Important optimisation is listing files present in the bucket along with their ETags, we can compare those with the ones to be sent and only upload files which name or content differs. It's especially important to compare not only name for non–digested files. We upload everything from Rails public directory, eg. 422.html — no digest here, file could change and it would be omitted during upload while relying on its path only (or key when using S3 vocabulary). S3 can produce ETag in few ways, check which applies to your scenario in the documentation. For our case it's Digest::MD5.hexdigest of a file content.

Telling S3 what is the Content-Type of uploaded files is a must. If it's not provided, it'll do a best guess. However, browser won't run application.js with Content-Type: binary/octet. Guessing the content type is not where it shines unfortunately.

Rails expect that .sprockets-manifest-totallyrandomdigest.json will be present in public/assets when the app starts. Yep, digest included in manifest filename is totally random and Rails detects it based on path and regex matching the name. We use same mechanism to find desired file: Sprockets::Railtie.build_manifest(Rails.application).path. After that we're able to upload it under a known and predictable name: manifest-$COMMIT_SHA.json. We produce manifest-latest.json as a fallback in case something went wrong and we haven't delivered manifest referencing released commit.

Rake task for the ease of use:

# lib/tasks/cdn_assets.rake
namespace :cdn_assets do
  desc "Distribute public/assets to CDN"
  task :upload do
    CdnAssets.new.upload
  end
end

Adding missing step to .github/workflows/assets.yml:

     - name: Push assets to AWS S3
        env:
          AWS_ACCESS_KEY_ID: ${{ secrets.AWS_ACCESS_KEY_ID }}
          AWS_SECRET_ACCESS_KEY: ${{ secrets.AWS_SECRET_ACCESS_KEY }}
          AWS_REGION: eu-central-1
          AWS_BUCKET: fancy-bucket
          GIT_COMMIT: ${{ github.sha }}
        run: |
          bin/rails cdn_assets:upload

Download manifest on Heroku

Having predictable Sprockets manifest name allows us to download it on Heroku using carefully crafted buildpack. What it does is downloading manifest-$COMMIT_SHA.json or the fallback one to public/assets/$ASSET_MANIFEST_PATH. $ASSET_MANIFEST_PATH can be something like: public/assets/.sprockets-manifest-5ad1cd2a52740dfb575f43c74d6f3b0e.json. It doesn't need to change in time, it's name doesn't reference content, it has to match sprockets lookup pattern.

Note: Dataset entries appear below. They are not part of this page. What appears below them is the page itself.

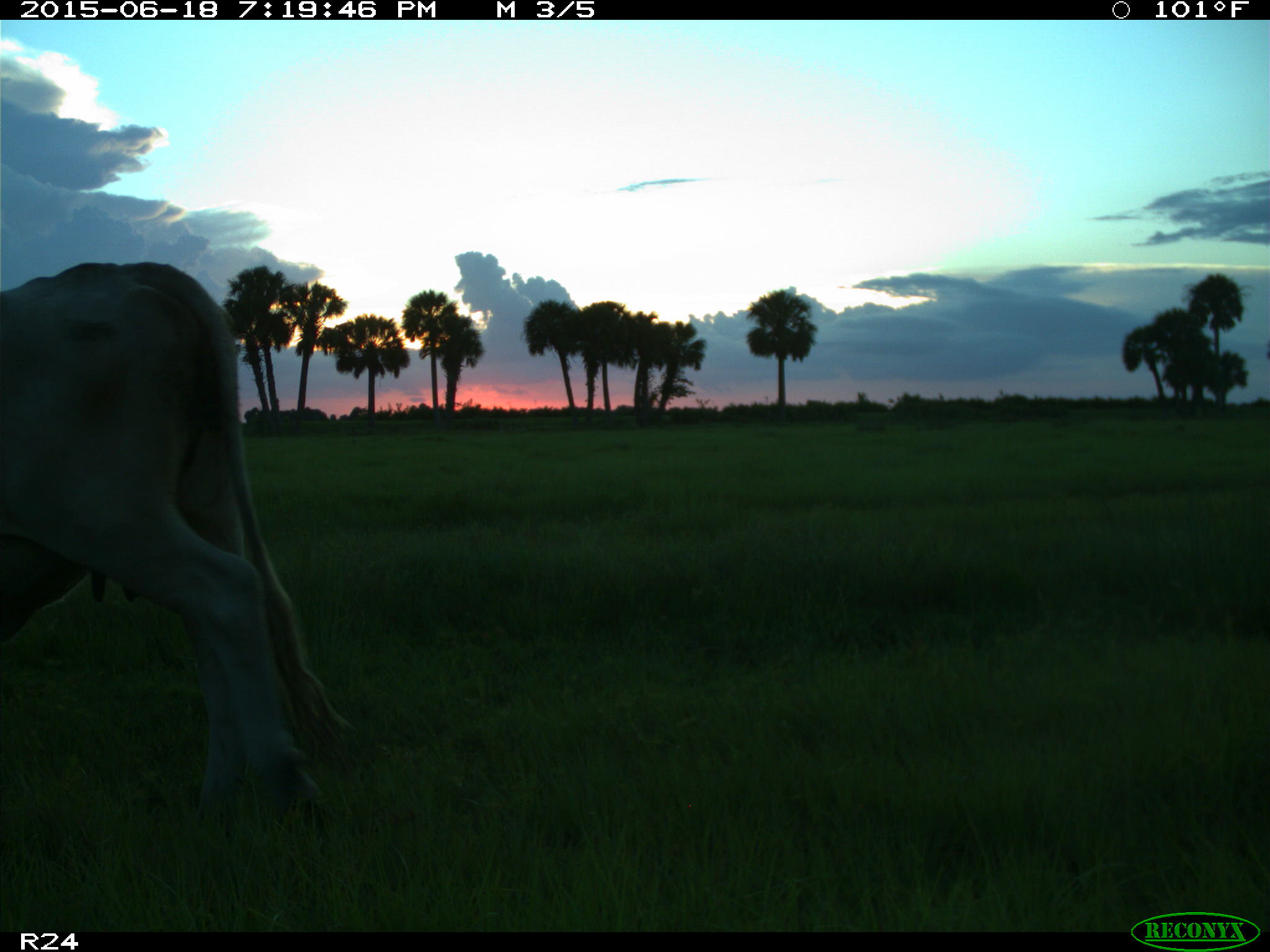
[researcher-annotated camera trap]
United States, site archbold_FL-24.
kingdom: Animalia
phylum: Chordata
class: Mammalia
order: Artiodactyla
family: Bovidae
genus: Bos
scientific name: Bos taurus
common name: domestic cow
Bos taurus (domestic cow).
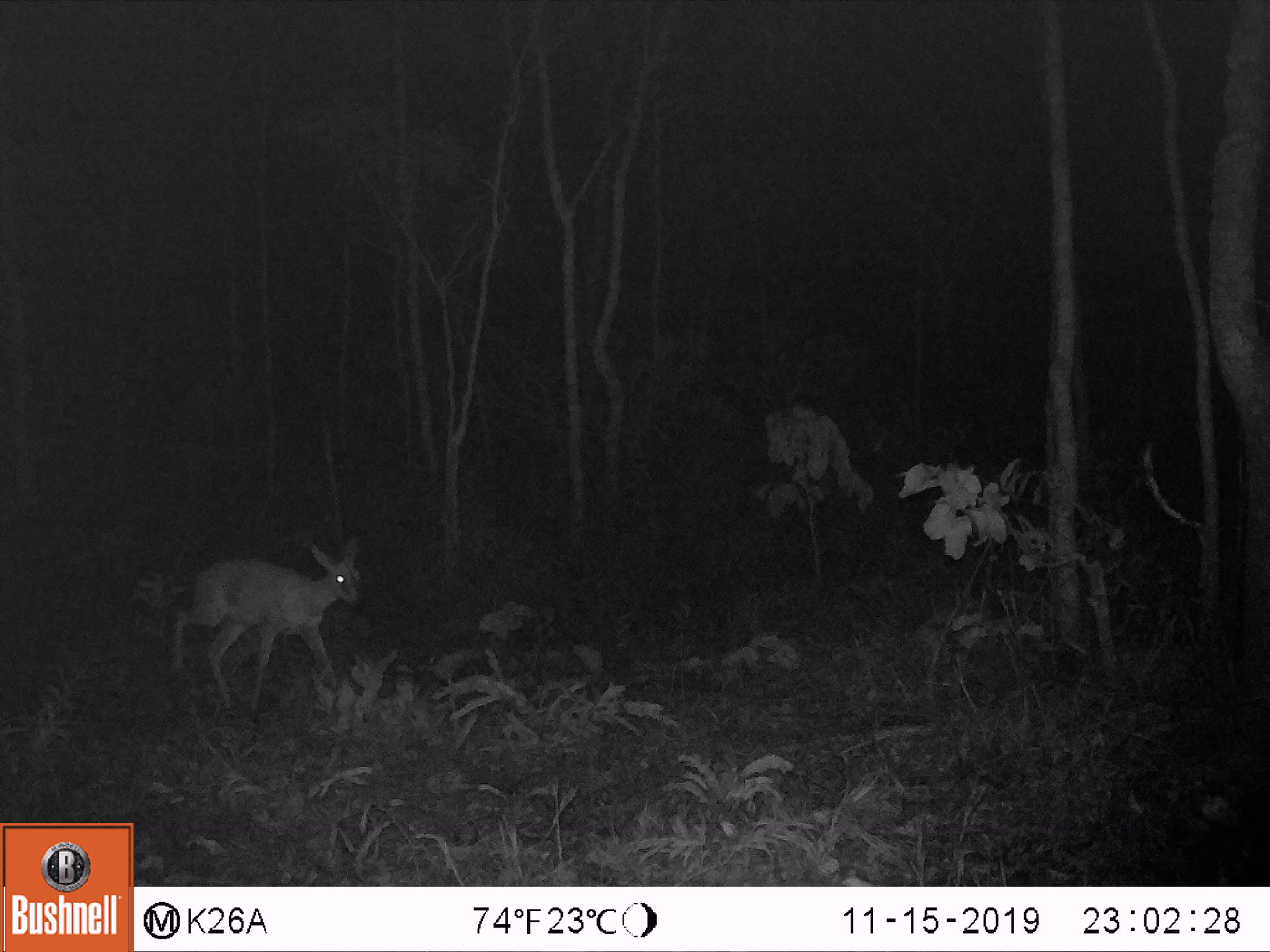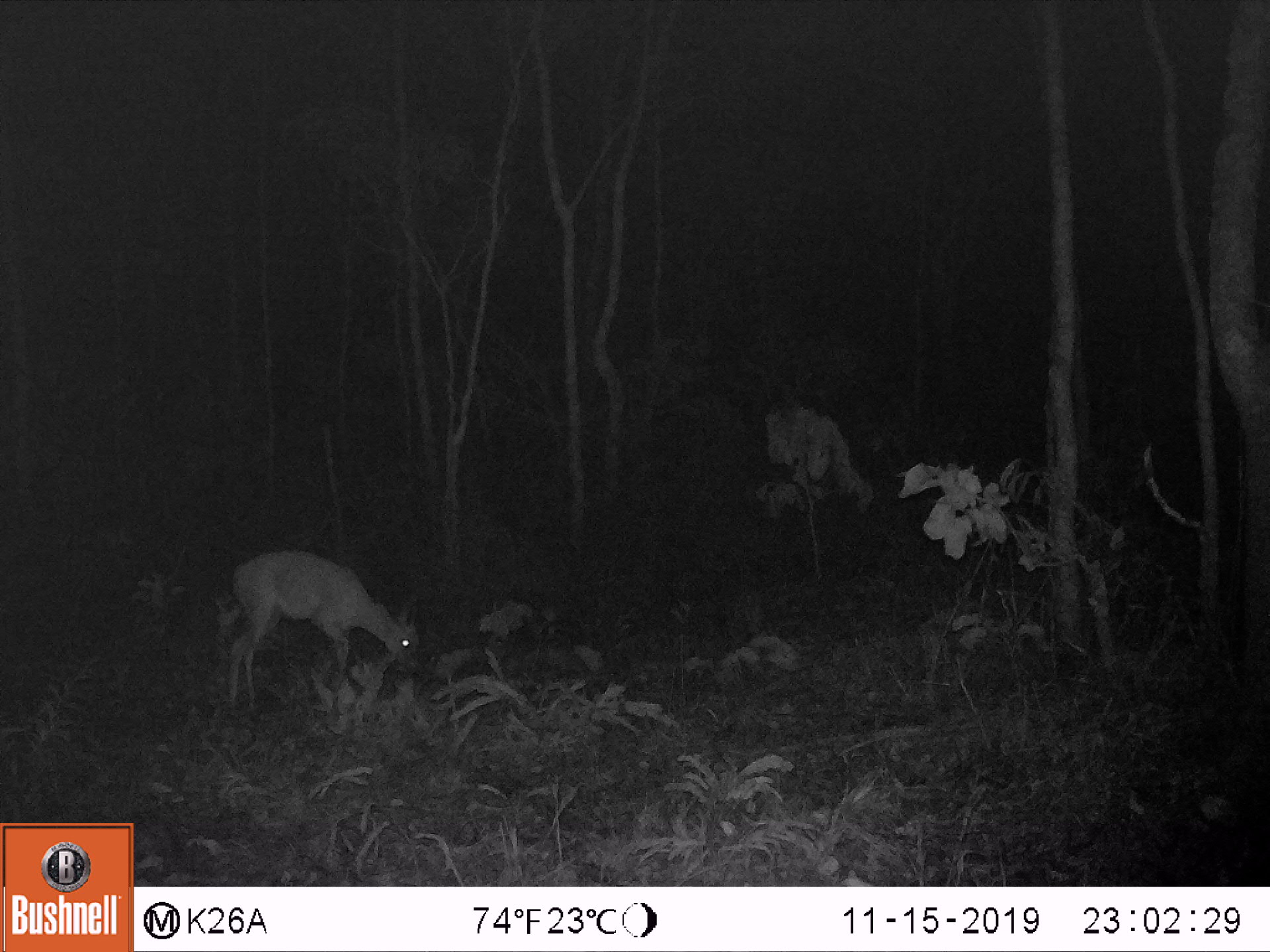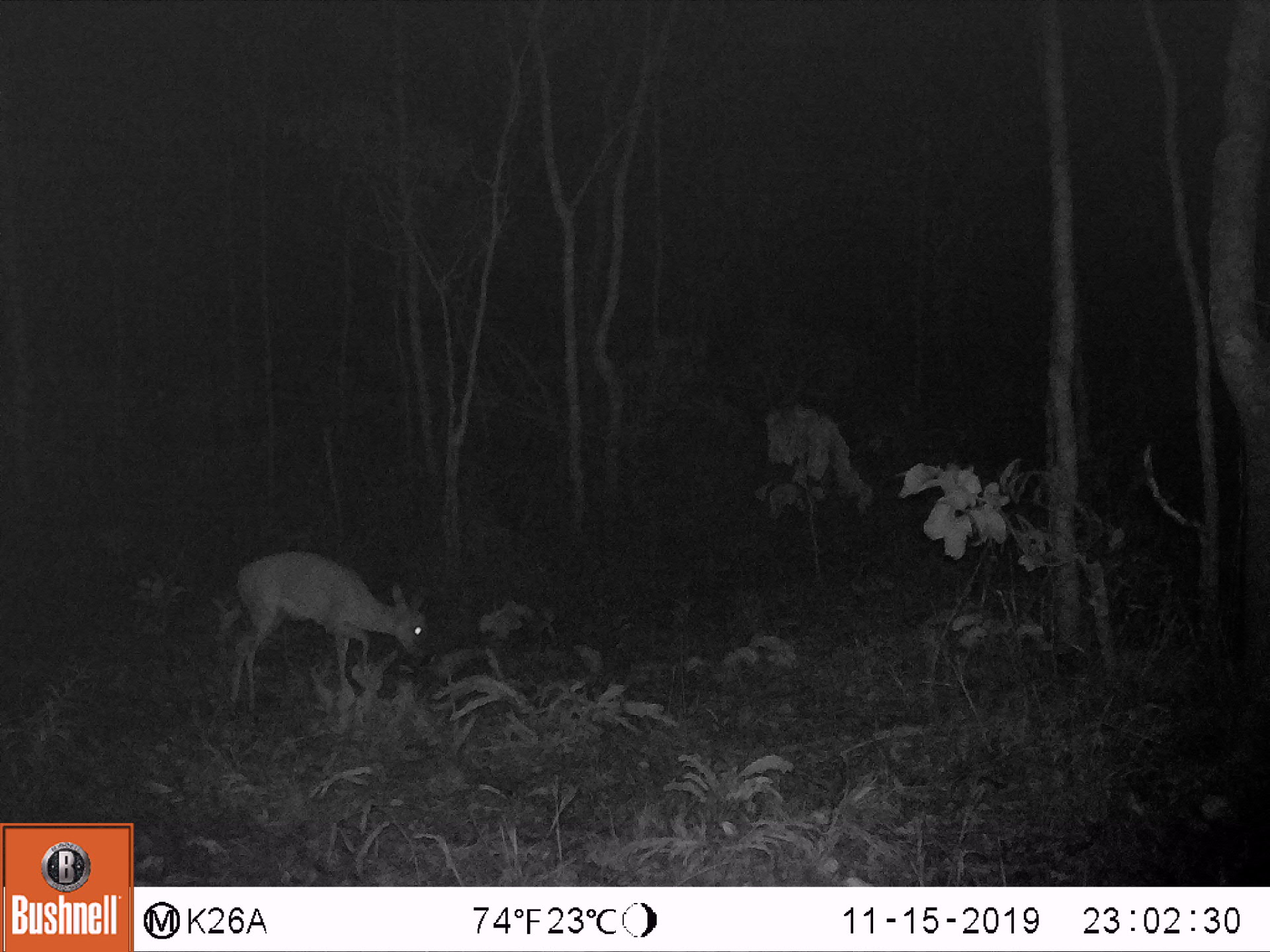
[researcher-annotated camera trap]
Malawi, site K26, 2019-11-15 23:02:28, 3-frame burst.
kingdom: Animalia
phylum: Chordata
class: Mammalia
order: Artiodactyla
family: Bovidae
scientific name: Antilopinae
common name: small antelope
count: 1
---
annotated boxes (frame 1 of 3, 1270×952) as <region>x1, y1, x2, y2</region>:
small antelope: <region>172, 532, 369, 711</region>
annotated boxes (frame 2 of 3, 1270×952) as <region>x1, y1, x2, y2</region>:
small antelope: <region>227, 552, 419, 715</region>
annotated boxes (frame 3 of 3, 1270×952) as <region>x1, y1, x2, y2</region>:
small antelope: <region>236, 551, 428, 715</region>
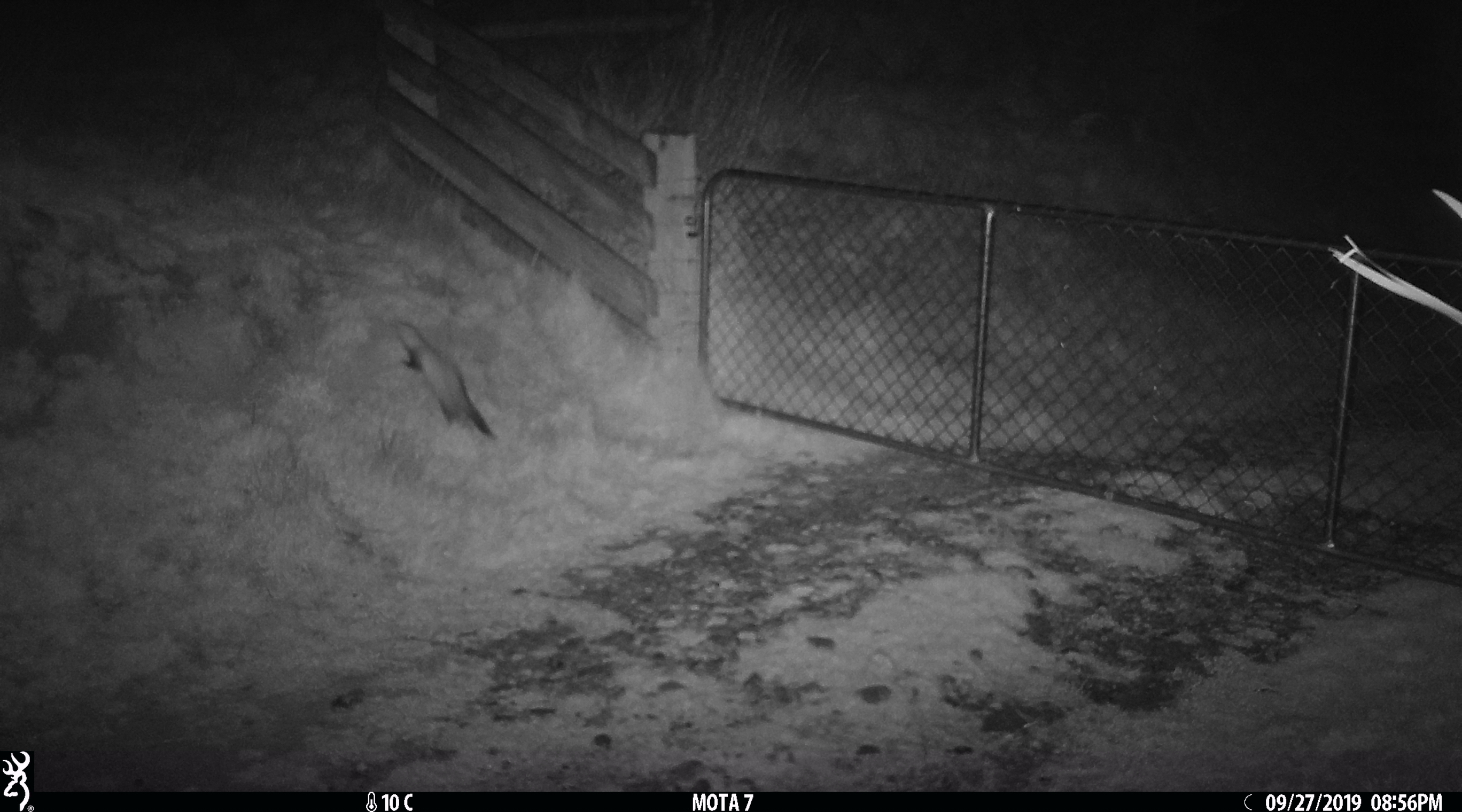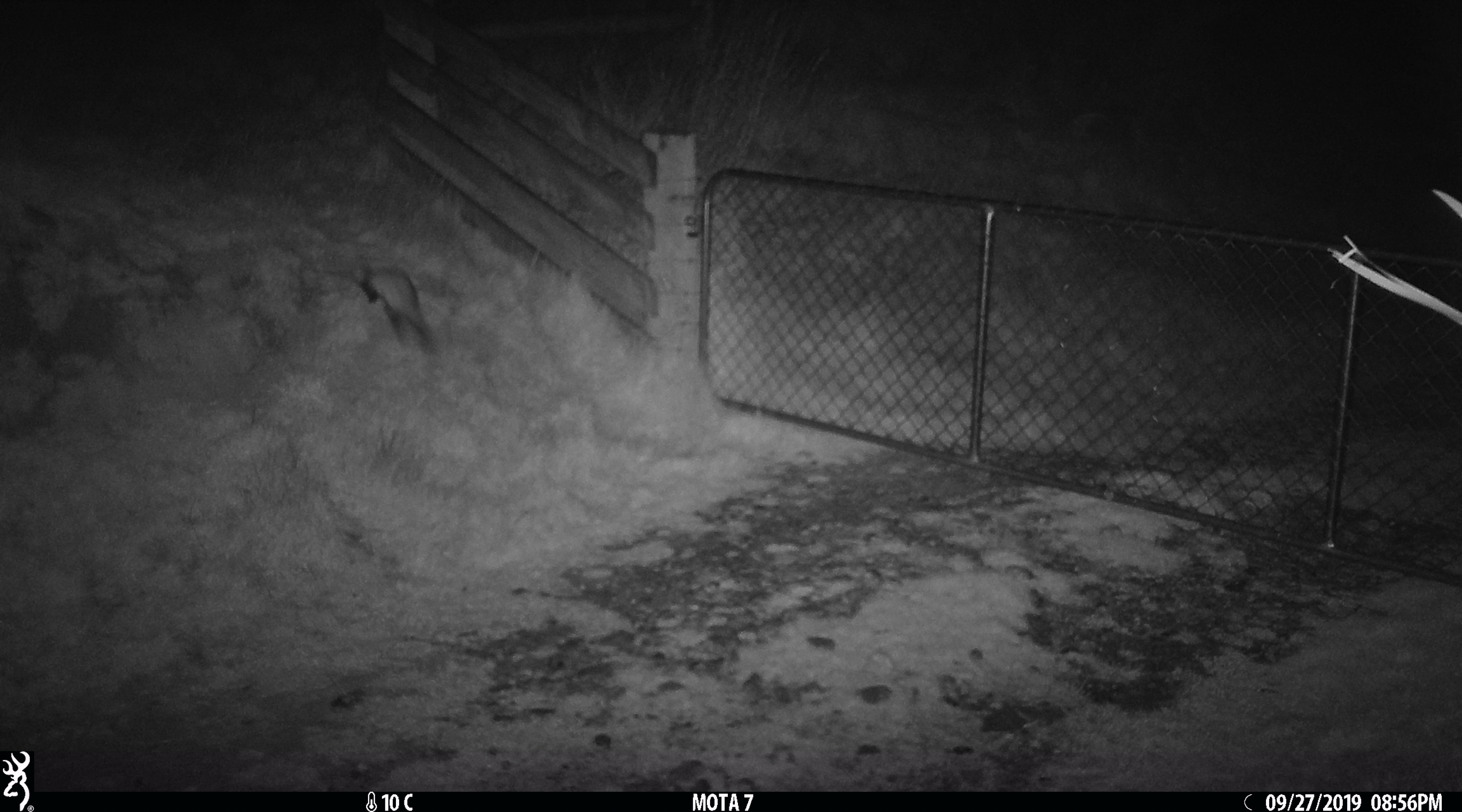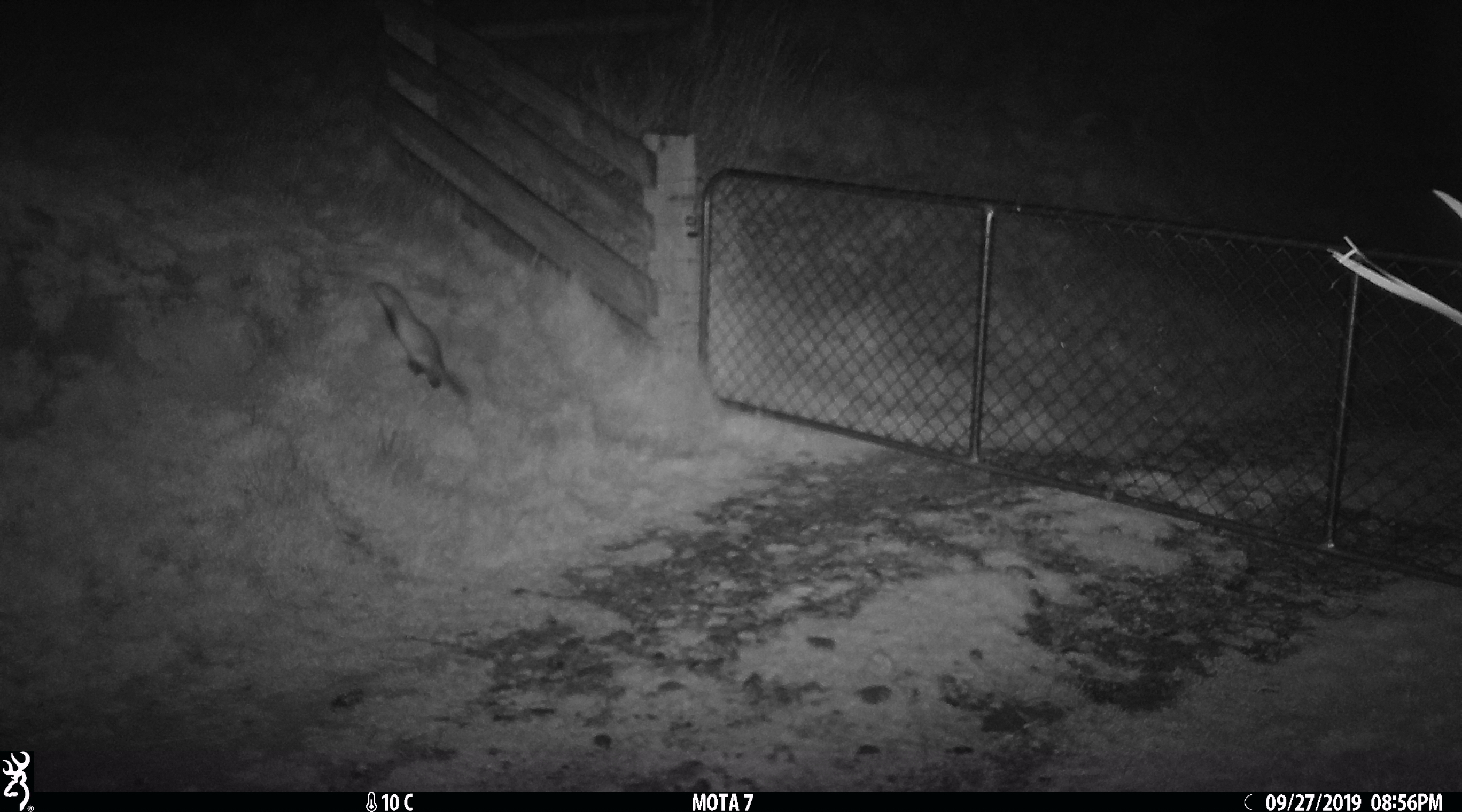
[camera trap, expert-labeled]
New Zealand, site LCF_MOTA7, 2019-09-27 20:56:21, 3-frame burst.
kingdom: Animalia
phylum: Chordata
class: Mammalia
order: Carnivora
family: Mustelidae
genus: Mustela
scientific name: Mustela furo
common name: ferret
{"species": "ferret (Mustela furo)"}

Save even more time and slug size

You want to run cdn manifest buildpack before heroku/ruby default buildpack. Rails will skip assets:precompile because of manifest file being in place. You earn some time here and you can later limit your slug size and build time by skipping installing node, running yarn or npm by creating .slugignore file:

package.json
package-lock.json
yarn.lock